> Written instruction 1
Pick out every line in the entries below that contains the word "stage", matching upper and lower case, and copy those lines.

> Excerpt provided
Re: [PATCH 2/2] rseq/selftests: Add test for mm_cid compaction

From: Gabriele Monaco
Date: Tue Feb 18 2025 - 03:14:19 EST




On Mon, 2025-02-17 at 14:59 -0500, Mathieu Desnoyers wrote:
> On 2025-02-17 06:23, Gabriele Monaco wrote:
> > A task in the kernel (task_mm_cid_work) runs somewhat periodically
> > to
> > compact the mm_cid for each process. Add a test to validate that it
> > runs
> > correctly and timely.
> >
> > The test spawns 1 thread pinned to each CPU, then each thread,
> > including
> > the main one, runs in short bursts for some time. During this
> > period, the
> > mm_cids should be spanning all numbers between 0 and nproc.
> >
> > At the end of this phase, a thread with high enough mm_cid (>=
> > nproc/2)
> > is selected to be the new leader, all other threads terminate.
> >
> > After some time, the only running thread should see 0 as mm_cid, if
> > that
> > doesn't happen, the compaction mechanism didn't work and the test
> > fails.

> Record excerpts

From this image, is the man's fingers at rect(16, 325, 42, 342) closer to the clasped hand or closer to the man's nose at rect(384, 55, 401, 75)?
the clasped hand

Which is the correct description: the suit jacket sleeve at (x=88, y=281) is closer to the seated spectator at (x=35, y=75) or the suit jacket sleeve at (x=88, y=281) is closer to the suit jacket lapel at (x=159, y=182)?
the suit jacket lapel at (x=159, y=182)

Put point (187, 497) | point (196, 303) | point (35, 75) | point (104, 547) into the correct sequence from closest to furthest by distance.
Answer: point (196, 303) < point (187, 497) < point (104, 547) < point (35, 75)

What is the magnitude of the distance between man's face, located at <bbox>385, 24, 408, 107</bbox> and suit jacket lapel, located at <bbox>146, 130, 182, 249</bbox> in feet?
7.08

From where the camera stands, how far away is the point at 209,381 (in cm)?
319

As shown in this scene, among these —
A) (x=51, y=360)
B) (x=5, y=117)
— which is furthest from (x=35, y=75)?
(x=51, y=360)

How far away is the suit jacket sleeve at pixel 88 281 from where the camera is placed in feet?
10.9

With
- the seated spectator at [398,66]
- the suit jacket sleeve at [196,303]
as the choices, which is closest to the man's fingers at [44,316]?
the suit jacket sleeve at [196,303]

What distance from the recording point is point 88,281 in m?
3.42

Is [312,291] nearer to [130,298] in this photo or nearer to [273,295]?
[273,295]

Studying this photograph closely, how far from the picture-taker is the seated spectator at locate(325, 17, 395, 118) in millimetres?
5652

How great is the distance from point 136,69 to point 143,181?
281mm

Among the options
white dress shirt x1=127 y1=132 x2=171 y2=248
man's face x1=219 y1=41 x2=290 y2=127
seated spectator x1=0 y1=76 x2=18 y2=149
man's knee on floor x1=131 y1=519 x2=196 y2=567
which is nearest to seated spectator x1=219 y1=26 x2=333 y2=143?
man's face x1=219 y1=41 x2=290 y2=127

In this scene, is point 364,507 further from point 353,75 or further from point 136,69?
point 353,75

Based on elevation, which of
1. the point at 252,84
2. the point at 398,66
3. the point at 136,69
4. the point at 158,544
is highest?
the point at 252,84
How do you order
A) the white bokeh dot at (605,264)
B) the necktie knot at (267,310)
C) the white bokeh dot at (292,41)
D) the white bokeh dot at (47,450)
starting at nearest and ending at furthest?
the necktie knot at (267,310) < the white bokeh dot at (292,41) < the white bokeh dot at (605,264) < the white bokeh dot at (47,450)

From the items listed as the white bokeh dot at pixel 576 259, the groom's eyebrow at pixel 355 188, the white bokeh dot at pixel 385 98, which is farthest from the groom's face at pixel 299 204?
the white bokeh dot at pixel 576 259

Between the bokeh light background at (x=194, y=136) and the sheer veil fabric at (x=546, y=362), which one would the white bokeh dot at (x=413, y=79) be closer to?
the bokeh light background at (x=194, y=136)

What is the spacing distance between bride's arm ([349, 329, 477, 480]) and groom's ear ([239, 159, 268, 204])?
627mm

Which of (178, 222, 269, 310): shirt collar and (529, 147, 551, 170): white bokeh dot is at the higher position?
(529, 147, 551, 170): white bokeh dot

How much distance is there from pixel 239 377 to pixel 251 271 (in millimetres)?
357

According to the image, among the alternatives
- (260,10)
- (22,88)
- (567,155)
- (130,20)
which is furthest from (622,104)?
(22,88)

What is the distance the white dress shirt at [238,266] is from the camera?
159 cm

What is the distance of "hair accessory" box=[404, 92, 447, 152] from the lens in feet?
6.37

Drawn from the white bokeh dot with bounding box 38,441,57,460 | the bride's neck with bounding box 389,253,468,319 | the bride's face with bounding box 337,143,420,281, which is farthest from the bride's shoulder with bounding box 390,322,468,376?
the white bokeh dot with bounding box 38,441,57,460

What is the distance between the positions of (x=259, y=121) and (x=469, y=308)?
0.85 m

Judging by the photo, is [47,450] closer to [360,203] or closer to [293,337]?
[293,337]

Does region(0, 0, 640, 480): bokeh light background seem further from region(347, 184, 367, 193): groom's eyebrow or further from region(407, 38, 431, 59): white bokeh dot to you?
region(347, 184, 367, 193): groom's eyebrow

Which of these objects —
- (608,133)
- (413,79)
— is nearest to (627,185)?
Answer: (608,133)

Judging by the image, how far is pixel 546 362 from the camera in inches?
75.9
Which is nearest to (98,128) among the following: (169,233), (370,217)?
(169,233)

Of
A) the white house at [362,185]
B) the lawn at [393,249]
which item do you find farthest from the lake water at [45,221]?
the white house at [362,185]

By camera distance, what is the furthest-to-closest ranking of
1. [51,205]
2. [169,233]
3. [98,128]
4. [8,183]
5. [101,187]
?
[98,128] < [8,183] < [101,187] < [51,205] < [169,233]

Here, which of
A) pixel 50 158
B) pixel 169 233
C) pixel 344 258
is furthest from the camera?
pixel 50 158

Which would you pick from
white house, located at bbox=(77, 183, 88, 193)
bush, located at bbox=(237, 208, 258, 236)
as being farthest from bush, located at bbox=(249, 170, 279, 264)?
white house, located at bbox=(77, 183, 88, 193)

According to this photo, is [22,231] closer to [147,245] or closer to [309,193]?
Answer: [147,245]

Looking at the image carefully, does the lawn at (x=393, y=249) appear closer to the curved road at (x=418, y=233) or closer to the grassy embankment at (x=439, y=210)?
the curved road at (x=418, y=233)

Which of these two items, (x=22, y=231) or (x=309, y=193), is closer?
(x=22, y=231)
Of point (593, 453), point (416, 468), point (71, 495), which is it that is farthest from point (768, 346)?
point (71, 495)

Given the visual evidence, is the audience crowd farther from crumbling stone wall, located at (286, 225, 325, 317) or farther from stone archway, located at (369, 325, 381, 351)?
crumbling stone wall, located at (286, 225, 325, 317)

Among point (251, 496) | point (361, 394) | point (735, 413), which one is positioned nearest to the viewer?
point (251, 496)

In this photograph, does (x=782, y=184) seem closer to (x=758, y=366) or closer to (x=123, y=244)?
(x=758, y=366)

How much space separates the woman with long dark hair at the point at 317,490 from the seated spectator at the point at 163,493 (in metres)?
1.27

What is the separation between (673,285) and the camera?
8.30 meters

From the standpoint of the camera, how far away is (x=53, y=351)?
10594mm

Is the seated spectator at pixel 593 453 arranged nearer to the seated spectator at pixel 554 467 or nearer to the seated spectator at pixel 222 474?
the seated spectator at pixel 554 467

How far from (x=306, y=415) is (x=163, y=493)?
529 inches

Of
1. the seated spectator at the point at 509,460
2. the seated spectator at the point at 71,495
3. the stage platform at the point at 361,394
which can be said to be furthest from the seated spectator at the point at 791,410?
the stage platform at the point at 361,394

> Written instruction 2
From the mm_cid compaction thread above, write out word for word the passage that begins at "From: Gabriele Monaco" and stops after "correctly and timely.".

> Exercise response 1
3. the stage platform at the point at 361,394
the stage platform at the point at 361,394

> Exercise response 2
From: Gabriele Monaco
Date: Tue Feb 18 2025 - 03:14:19 EST




On Mon, 2025-02-17 at 14:59 -0500, Mathieu Desnoyers wrote:
> On 2025-02-17 06:23, Gabriele Monaco wrote:
> > A task in the kernel (task_mm_cid_work) runs somewhat periodically
> > to
> > compact the mm_cid for each process. Add a test to validate that it
> > runs
> > correctly and timely.